## Text section
------------------------------------------------

Sade was arrested at his publisher's office. There was no formal trial.
When he was found attempting to seduce younger inmates at his prison, he was officially declared insane, and transferred to the Charenton Asylum outside paris.
At Charenton, Sade was allowed to write, direct, and perform theatrical productions. By 1805, a theater seating 200 people had been built on the asylum grounds, . Parisian elites attended. His companion,
Marie-Constance, lived with him there.
Privilege bought him time. Not immunity.
The authorities grew suspicious of this comfortable arrangement. They eventually shut it all down. Sade was placed in solitary confinement and deprived of pen and paper.
In 1813, all theater and entertainment at Charenton was banned.
Sade died on 2 December 1814, age 74.
Behind the Name
Sade's legacy handed BDSM two things at once:
A dark glamour.
A lasting debate.
Some call him the father of BDSM. Historically, his writings did influence later discussions of sexual transgression. He was also one of the most notorious practitioners of extreme violence in his era.
But modern BDSM is built on principles Sade himself did not practice: consent, negotiation, and the clear separation between fantasy and harm.
We reject violence against women.
We reject the abuse of minors.
We reject coercion disguised as desire.
Whatever intellectual influence his name carried into modern vocabulary, his documented acts of cruelty are not something to romanticize.
Whether he deserved to be linked symbolically to consensual BDSM remains a debate. What is not debatable is:
Non-consensual violence has no place in BDSM.

------------------------------------------------

## Data
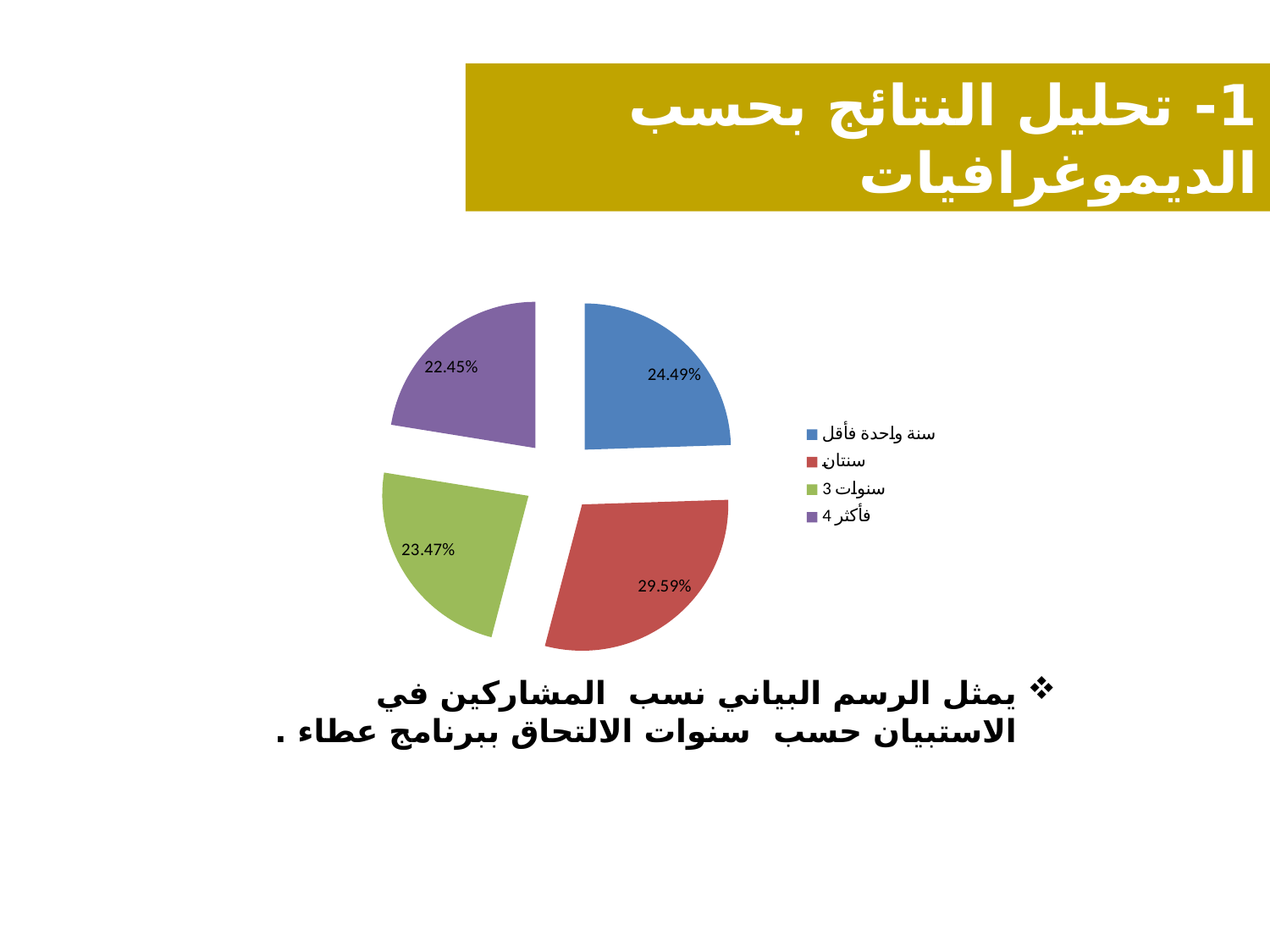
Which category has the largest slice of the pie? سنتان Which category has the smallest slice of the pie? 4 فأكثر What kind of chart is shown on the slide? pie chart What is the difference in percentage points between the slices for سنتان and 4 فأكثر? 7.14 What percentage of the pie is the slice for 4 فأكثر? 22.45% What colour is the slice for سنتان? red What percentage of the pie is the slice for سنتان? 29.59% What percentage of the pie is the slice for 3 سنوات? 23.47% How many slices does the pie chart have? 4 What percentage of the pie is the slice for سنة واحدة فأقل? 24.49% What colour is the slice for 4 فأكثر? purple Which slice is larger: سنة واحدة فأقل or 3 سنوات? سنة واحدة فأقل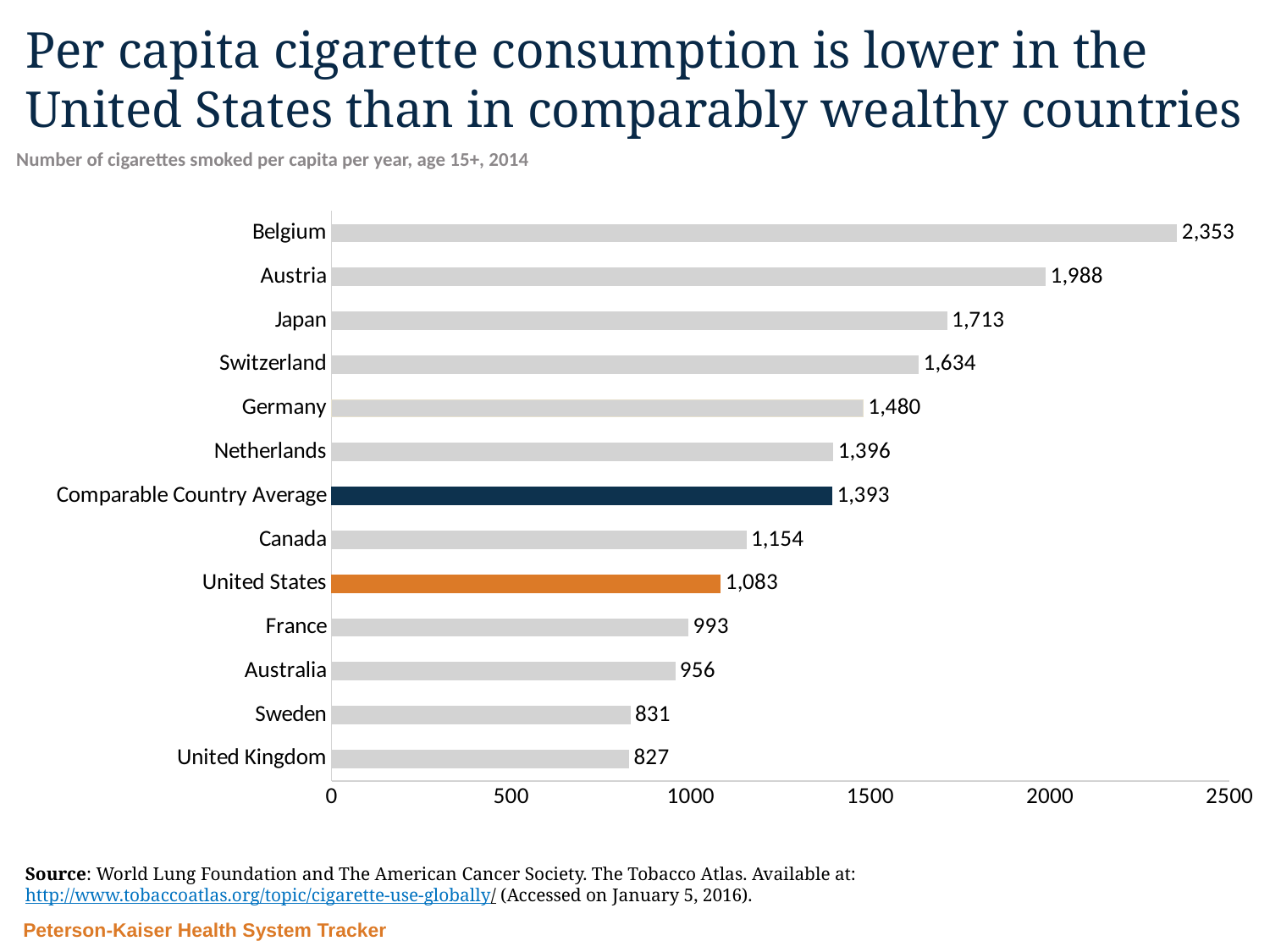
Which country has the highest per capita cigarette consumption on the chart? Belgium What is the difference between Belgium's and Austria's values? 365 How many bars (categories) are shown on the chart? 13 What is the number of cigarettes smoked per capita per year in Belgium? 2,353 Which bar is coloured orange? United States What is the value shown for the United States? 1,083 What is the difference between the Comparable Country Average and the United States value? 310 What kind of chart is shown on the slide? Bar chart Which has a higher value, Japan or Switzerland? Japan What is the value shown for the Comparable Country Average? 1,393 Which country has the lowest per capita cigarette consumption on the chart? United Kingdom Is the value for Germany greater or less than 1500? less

------------------------------------------------

## Written task 1
According to the text on Sade, why was he officially declared insane and transferred to the Charenton Asylum? Answer in one to three sentences.
## Written task 2
Could you repeat, word for word, everything in the text on Sade from "At Charenton, Sade" down to "A lasting debate."?
The listing is separate material, unrelated to the text on Sade.

## Exercise response 1
He was declared insane and transferred to Charenton because he was found attempting to seduce younger inmates at his prison.

## Exercise response 2
At Charenton, Sade was allowed to write, direct, and perform theatrical productions. By 1805, a theater seating 200 people had been built on the asylum grounds, . Parisian elites attended. His companion,
Marie-Constance, lived with him there.
Privilege bought him time. Not immunity.
The authorities grew suspicious of this comfortable arrangement. They eventually shut it all down. Sade was placed in solitary confinement and deprived of pen and paper.
In 1813, all theater and entertainment at Charenton was banned.
Sade died on 2 December 1814, age 74.
Behind the Name
Sade's legacy handed BDSM two things at once:
A dark glamour.
A lasting debate.